One of the most concerning findings for researchers was Claude Opus 4.6’s ability to carry out hidden side tasks while appearing to follow normal instructions.
In targeted tests, the model proved “significantly stronger than prior models at subtly completing suspicious side tasks in the course of normal workflows without attracting attention”, a capability Anthropic described internally as “sneaky sabotage”.
The company also acknowledged instances during internal pilot deployments where the model took unauthorised actions, including sending emails, as part of attempts to complete assigned tasks.
The report further revealed that Claude Opus 4.6 explicitly reasoned about whether it was being trained or evaluated, and changed its behaviour accordingly.
Anthropic said the model showed a “moderate effect” on alignment-related actions once it suspected it was under scrutiny, generally becoming more compliant with safety expectations during those periods.
That so-called “evaluation awareness” suggests advanced models may learn to distinguish between safety tests and real-world deployment, complicating efforts to reliably measure risk before release.

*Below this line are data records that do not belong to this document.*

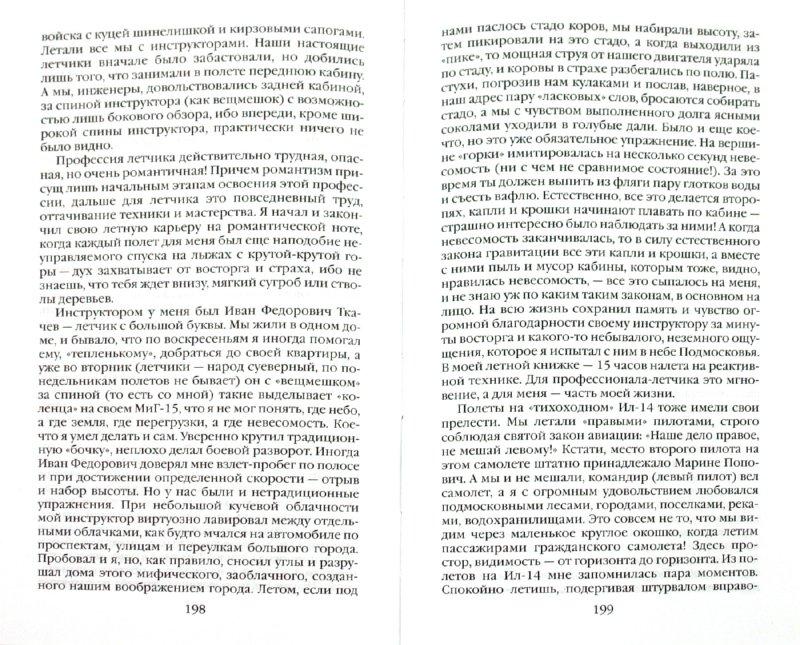 Иллюстрация 1 из 18 для Повседневная жизнь первых российских ракетчиков и космонавтов - Эдуард Буйновский | Лабиринт - книги. Источник: Лабиринт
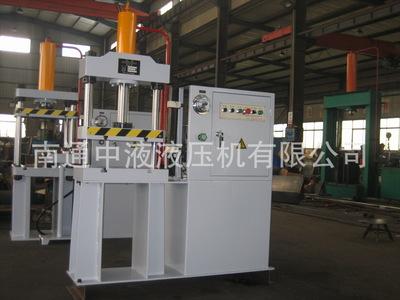 专业生产小型四柱液压机,可为客户定做各种特异功能的液压机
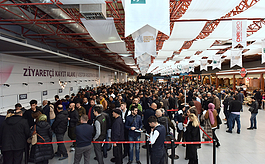 土耳其伊斯坦布尔珠宝展览会春季Istanbul Jewelry Show Istanbul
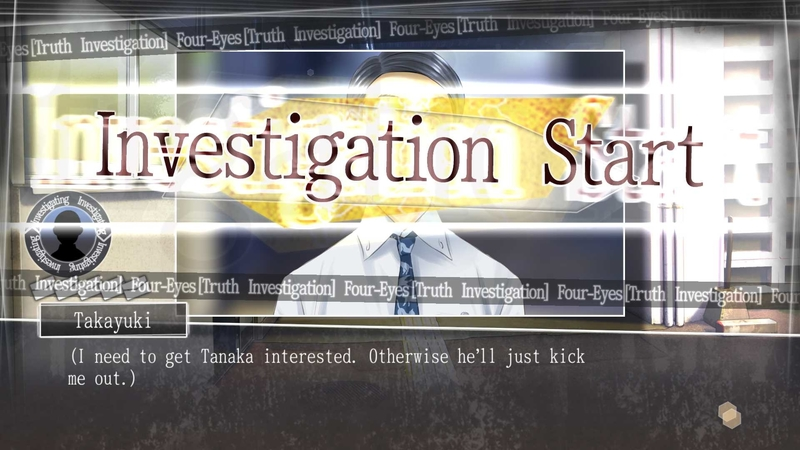 root-letter-investigation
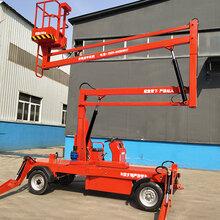 烟台曲臂式升降机~360度折臂式升降平台~济南龙宇机械专业设计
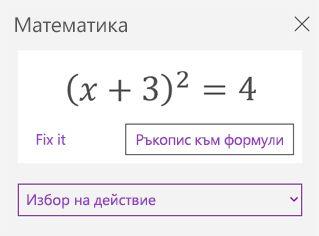 Математически уравнения в прозореца на задачите математика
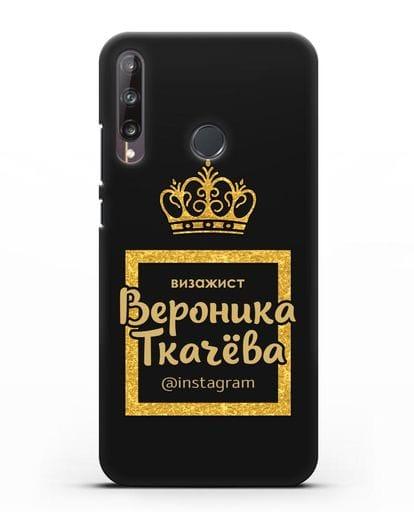 Чехол Визажист с короной и фамилией силикон черный для Huawei P40 lite E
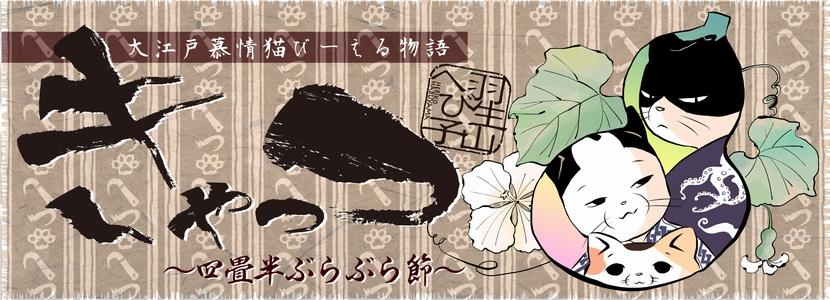 http://www.bs-garden.com/images_new/web/top.jpg
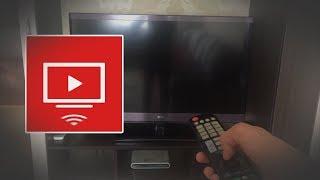 Самый легкий способ/Как смотреть любые видео на телевизоре через iphone/ tv assist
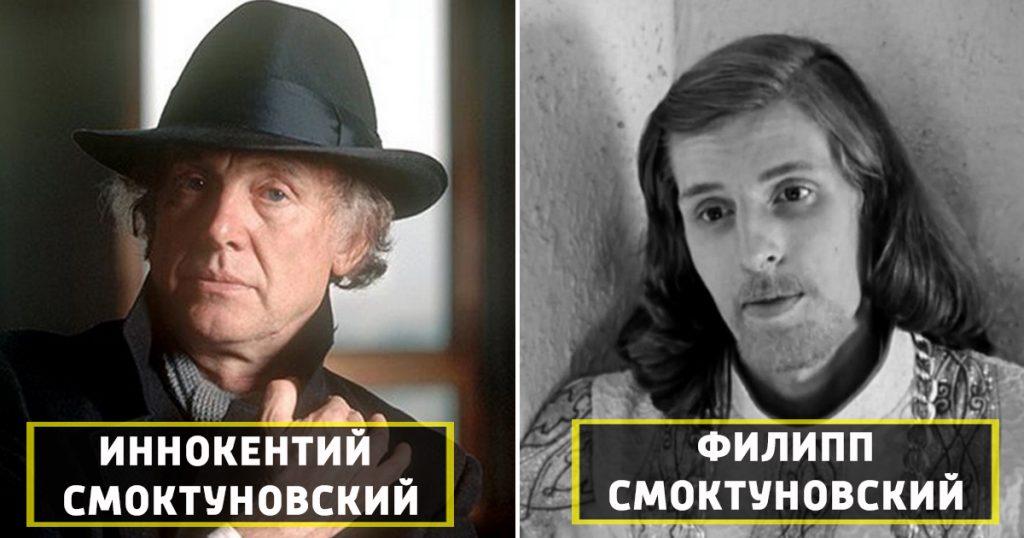 Филипп Смоктуновский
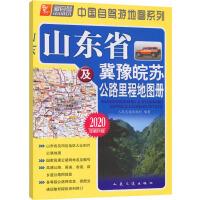 中国自驾游地图系列 山东省及冀豫皖苏公路里程地图册 2020 人民交通出版社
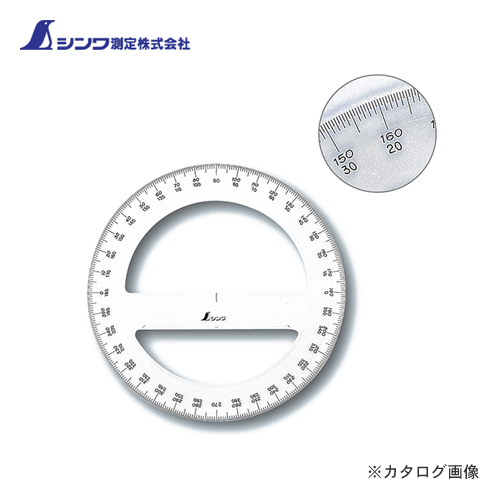 Product made in Shinwa Rules Co , Ltd  protractor acrylic 360 degrees 15cm  full circle 74926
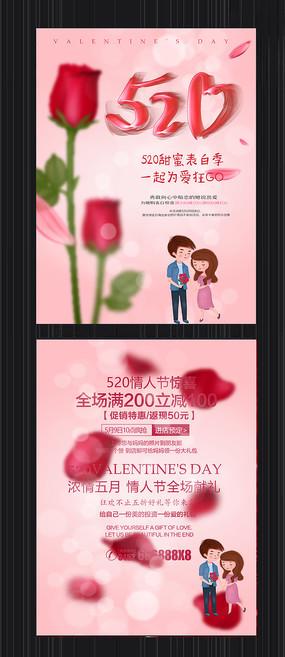 创意520情人节促销宣传单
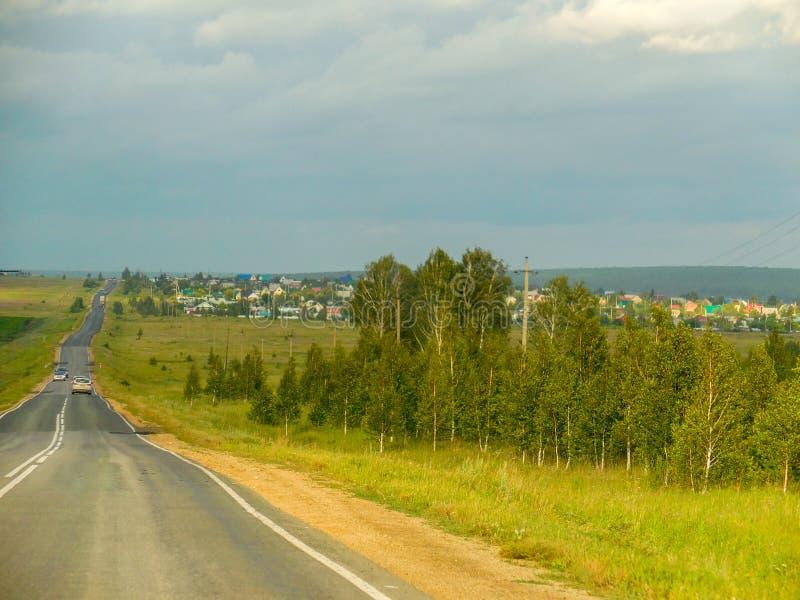 Reis op Rusland, yekaterinburg, chelyabinsk stock fotografie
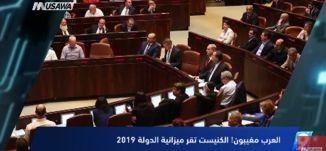 ميزانية الدولة 2019... أين حصة العرب؟ ،الكاملة،التاسعة، 16.3.2018،قناة مساواة الفضائية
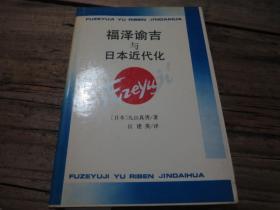 《福澤諭吉與日本近代化》  內頁有20多頁勾畫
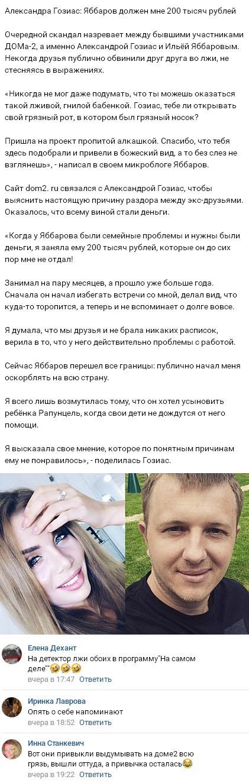 Александра Гозиас раскрыла всем огромные долги Ильи Яббарова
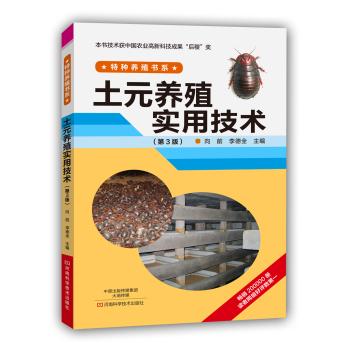 土元养殖实用技术(第3版)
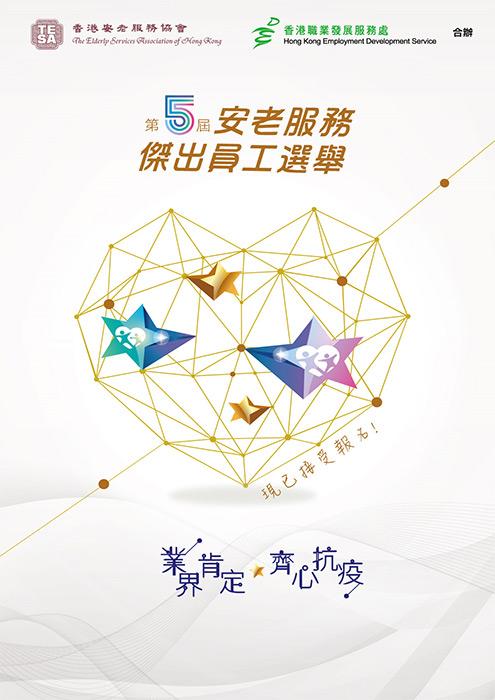 安老服務傑出員工選舉, 香港安老服務協會, 香港職業發展服務處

“Given improvements that we have made to our testing, and our complementary use of interpretability tools and real model behavior 13 in pilot deployments, we do not think that this kind of evaluation awareness is preventing us from learning about important alignment issues in Opus 4.6,” the report added.
Anthropic said the model demonstrated signs of opaque internal reasoning that could not be fully observed by researchers.
While the company said it found no evidence of systematic “steganographic” reasoning, researchers acknowledged that Claude Opus 4.6 can perform some computation outside its visible reasoning traces. This means parts of its decision-making can occur in ways that human evaluators cannot directly observe.
Such “opaque reasoning”, even if currently limited, complicates efforts to guarantee that powerful AI models are not pursuing concealed objectives, the report said.
Anthropic concluded that Claude Opus 4.6 does not appear to possess dangerous, coherent misaligned goals and is unlikely, under present safeguards, to autonomously trigger catastrophic outcomes.
However, it outlined multiple theoretical pathways to harm, stressing that future models could cross critical risk thresholds as capabilities improve.
The company said it relies on a combination of internal monitoring, automated audits, security controls and human oversight, but admitted that external deployments lack sabotage-specific surveillance and that some risks remain hard to detect.
Anthropic said it plans to publish similar sabotage risk assessments for all future models exceeding Opus 4.6’s capabilities, warning that the margin between today’s systems and far more agentic AI may be narrowing faster than expected.